A premature baby who was so small she only fit in Build-A-Bear clothes has been able to go home after more than 300 days in hospital.
Baby Kamerie’s mother Anitra was initially not worried during her pregnancy when she was told that her baby was measuring a little small, because her eldest daughter had been the same. But a scan at around 22 weeks revealed that Kamerie had stopped growing and her heart rate was dropping.
“The sonographer checked her growth and I could tell something was wrong. She said ‘I’m going to get a doctor’. The doctor said ‘it’s go time’”, Anitra said.
Kamerie was born by emergency Caesarean section weighing just 1lb 5oz.
Anitra said “We didn’t hear her cry. We got to see her an hour later when the nurse took a picture. She had a head full of dark hair. All I could see was her ribcage. She was so small”.
Medics soon discovered that Kamerie had medical problems
She was diagnosed with chronic lung disease soon after birth as her lungs were underdeveloped. After two months, Kamerie still was not growing and weighed around 2lbs. Chromosome testing showed that she had 18p deletion, a rare genetic disorder.
Doctors suggested that Kamerie might never walk or talk. Her mother said “It was a waiting game for her”.
“We were buying Build-A-Bear clothes for Kamerie and doll clothes”, she added.
However, Kamerie started gaining weight gradually and was able to go home for the first time after 384 days in hospital. She still weighed less than 10lbs when she came home and had a tracheostomy tube for her breathing and a ventilator.
Kamerie is now 21 months old and weighs 17lbs and 5oz, still much smaller than the average weight for her age, which is 24lbs 9oz.
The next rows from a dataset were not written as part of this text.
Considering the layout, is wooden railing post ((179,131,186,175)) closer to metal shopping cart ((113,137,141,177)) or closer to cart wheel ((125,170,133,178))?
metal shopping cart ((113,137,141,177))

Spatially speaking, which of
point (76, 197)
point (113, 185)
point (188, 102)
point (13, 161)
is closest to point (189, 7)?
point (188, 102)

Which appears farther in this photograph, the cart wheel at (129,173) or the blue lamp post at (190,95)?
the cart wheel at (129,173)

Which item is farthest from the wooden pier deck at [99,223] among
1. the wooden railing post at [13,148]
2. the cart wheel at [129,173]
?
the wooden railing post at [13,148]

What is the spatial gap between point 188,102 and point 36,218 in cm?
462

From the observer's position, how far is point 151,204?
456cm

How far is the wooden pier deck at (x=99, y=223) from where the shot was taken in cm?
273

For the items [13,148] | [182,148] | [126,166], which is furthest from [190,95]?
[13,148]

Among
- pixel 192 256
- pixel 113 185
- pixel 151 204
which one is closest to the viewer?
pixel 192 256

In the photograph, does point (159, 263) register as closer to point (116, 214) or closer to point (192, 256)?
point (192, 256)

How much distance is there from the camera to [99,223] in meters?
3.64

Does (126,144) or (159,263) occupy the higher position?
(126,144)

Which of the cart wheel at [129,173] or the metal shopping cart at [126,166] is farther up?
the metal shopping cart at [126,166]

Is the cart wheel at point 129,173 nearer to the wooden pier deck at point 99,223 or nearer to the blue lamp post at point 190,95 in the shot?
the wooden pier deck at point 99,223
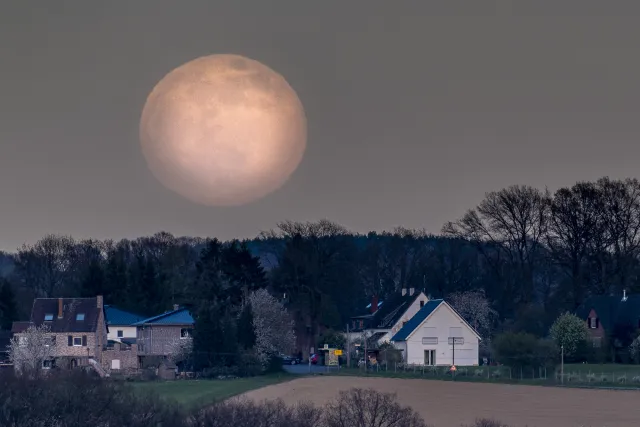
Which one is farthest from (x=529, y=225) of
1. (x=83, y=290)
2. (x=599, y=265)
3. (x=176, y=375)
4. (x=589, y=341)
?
(x=83, y=290)

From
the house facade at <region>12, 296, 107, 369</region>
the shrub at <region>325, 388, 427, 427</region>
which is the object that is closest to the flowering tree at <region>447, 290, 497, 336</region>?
the house facade at <region>12, 296, 107, 369</region>

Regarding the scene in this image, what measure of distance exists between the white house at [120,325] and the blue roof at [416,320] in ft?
70.5

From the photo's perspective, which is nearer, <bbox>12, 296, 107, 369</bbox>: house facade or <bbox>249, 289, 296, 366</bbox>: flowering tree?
<bbox>12, 296, 107, 369</bbox>: house facade

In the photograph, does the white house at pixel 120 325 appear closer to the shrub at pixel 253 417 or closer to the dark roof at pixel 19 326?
the dark roof at pixel 19 326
She is smaller than her older sister’s dolls and wears 6-9 month old clothes.
“Even now she is so small she doesn’t fit a newborn shoe. She’s still extremely small”, her mother said.
However, she is able to sit up, crawl and roll, exceeding expectations. She is also undergoing speech therapy and her parents are teaching her sign language to help her communicate.
Anitra said “She’s like a little firecracker. She lets you know when she doesn’t like something. She loves to dance”.
Over 30 years since the time limit for abortion was last updated
Although Kamerie’s parents chose not to undergo testing in the womb to find out about their daughter’s genetic disorder, many parents who do find out that their child has a disability tragically choose to abort their unborn child. In 2022, there were 3,124 disability-selective abortions under Ground E in England and Wales.
There have been at least 3,000 abortions in England and Wales due to disability every year since 2014. A 2014 Department of Health review found evidence that there is significant under-reporting of the number of abortions for some fetal disabilities. These numbers are therefore likely to be significantly higher.
Spokesperson for Right To Life UK, Catherine Robinson, said “It is so uplifting to hear that even babies as small as Kamerie can go on to live happy and fulfilled lives at home with their families. All children, no matter how young or small, should receive the medical support they need to have the best chance of life”.